Israel’s Tone-Deaf Foreign Policy
South Africa recently decided that, in order to avoid consumer confusion, goods imported from the Occupied Palestinian Territories must include special labels that make clear they were not produced in Israel. Israel’s outrage was predictable — but its rhetoric was anything but:
The Israeli Foreign Ministry said it would summon South Africa’s ambassador to lodge a protest over the decision on labelling goods from Jewish settlements in the West Bank.
“Unfortunately it turns out the change that has begun in South Africa over the years has not brought about any basic change in the country, and it remains an apartheid state,” Deputy Foreign Minister Danny Ayalon said in response to Pretoria’s move.

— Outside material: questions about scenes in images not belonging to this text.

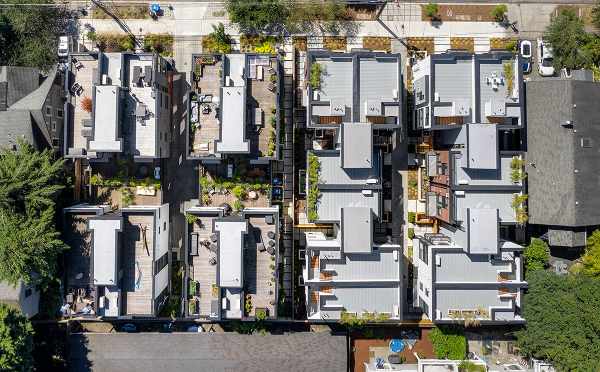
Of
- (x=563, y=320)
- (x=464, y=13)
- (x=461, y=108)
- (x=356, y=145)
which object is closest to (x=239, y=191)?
(x=356, y=145)

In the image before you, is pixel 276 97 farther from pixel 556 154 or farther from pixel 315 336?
pixel 556 154

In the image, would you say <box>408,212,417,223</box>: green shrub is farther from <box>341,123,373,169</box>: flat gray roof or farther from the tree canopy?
the tree canopy

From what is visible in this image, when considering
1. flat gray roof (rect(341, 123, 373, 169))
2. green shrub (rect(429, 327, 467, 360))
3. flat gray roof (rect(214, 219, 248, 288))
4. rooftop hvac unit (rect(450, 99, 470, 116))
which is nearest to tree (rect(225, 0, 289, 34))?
flat gray roof (rect(341, 123, 373, 169))

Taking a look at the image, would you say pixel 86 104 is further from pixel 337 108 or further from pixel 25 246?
pixel 337 108

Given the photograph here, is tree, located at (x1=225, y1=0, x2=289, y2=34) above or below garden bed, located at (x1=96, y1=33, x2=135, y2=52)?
above

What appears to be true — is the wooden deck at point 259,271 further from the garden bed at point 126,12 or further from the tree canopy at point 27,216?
the garden bed at point 126,12

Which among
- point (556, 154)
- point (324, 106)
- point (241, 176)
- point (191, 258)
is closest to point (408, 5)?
point (324, 106)
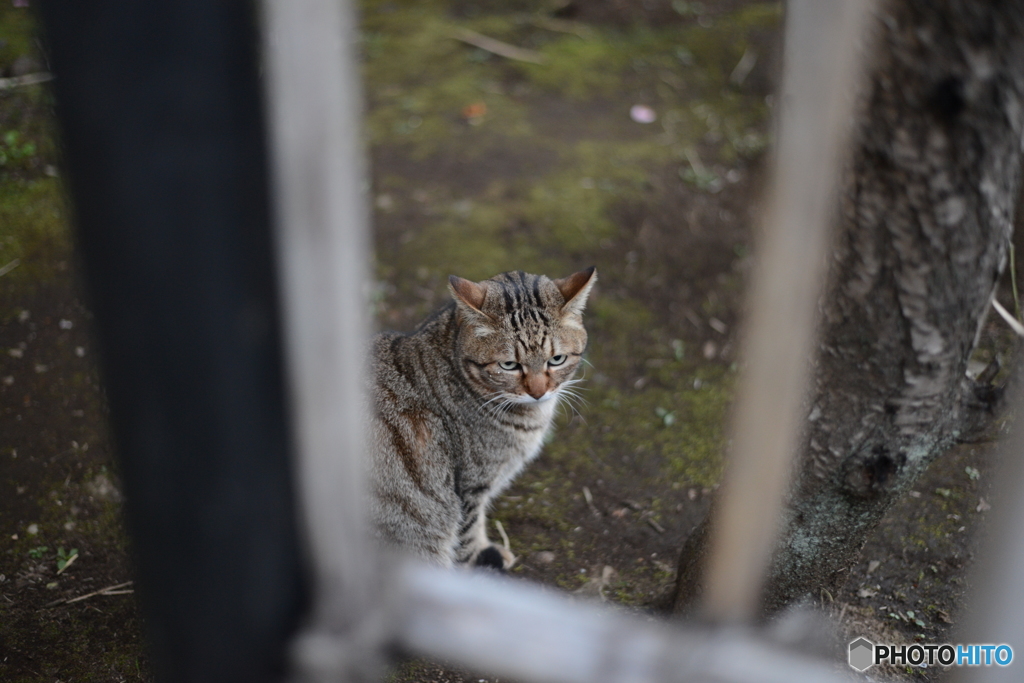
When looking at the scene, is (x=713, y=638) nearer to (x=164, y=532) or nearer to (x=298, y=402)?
(x=298, y=402)

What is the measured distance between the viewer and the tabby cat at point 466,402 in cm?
311

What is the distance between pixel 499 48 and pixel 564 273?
333cm

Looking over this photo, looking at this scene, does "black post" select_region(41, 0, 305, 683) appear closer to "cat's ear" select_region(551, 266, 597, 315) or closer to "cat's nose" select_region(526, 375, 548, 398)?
"cat's nose" select_region(526, 375, 548, 398)

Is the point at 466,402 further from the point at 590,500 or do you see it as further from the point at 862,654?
the point at 862,654

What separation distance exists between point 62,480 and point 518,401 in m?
2.26

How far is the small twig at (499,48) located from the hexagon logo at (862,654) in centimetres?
583

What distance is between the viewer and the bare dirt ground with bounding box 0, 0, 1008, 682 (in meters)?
3.15

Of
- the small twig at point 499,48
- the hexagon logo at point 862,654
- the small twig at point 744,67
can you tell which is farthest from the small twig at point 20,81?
the hexagon logo at point 862,654

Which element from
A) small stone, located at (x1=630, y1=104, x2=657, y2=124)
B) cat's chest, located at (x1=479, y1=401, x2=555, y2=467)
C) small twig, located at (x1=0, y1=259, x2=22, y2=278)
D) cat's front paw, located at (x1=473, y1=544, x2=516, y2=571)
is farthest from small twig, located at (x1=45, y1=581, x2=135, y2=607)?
small stone, located at (x1=630, y1=104, x2=657, y2=124)

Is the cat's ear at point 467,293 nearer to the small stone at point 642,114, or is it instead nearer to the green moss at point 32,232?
the green moss at point 32,232

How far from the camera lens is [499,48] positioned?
7270mm

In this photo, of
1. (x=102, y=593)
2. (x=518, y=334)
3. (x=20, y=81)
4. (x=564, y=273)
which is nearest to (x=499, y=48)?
(x=564, y=273)

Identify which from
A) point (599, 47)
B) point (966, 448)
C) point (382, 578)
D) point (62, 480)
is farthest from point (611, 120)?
point (382, 578)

“At the moment South Africa’s apartheid is aimed at Israel,” added Ayalon, a nationalist hardliner in right-wing Prime Minister Benjamin Netanyahu’s governing coalition.
Substantively, Israel’s criticism is absurd. The South African government isn’t even banning settlement goods, which it would be well within its rights to do; it is simply making it possible for consumers to avoid purchasing goods produced in settlements that it — like nearly every other government in the world — considers to be illegal. How that qualifies as apartheid is anyone’s guess. (The Reuters article notes that Ayalon didn’t bother to explain his claim.)
Israel, of course, is free to disagree with South Africa’s decision. But you’d think that a government that is often accused of pursuing apartheid-like policies would avoid using the rhetoric of apartheid itself — especially to describe a South African state that is still struggling to overcome its racist past. Israel has obviously decided that it has no reason to maintain even the semblance of cordial diplomatic relations with South Africa. It better be right — because South Africa is unlikely to forget Israel’s offensive rhetoric anytime soon.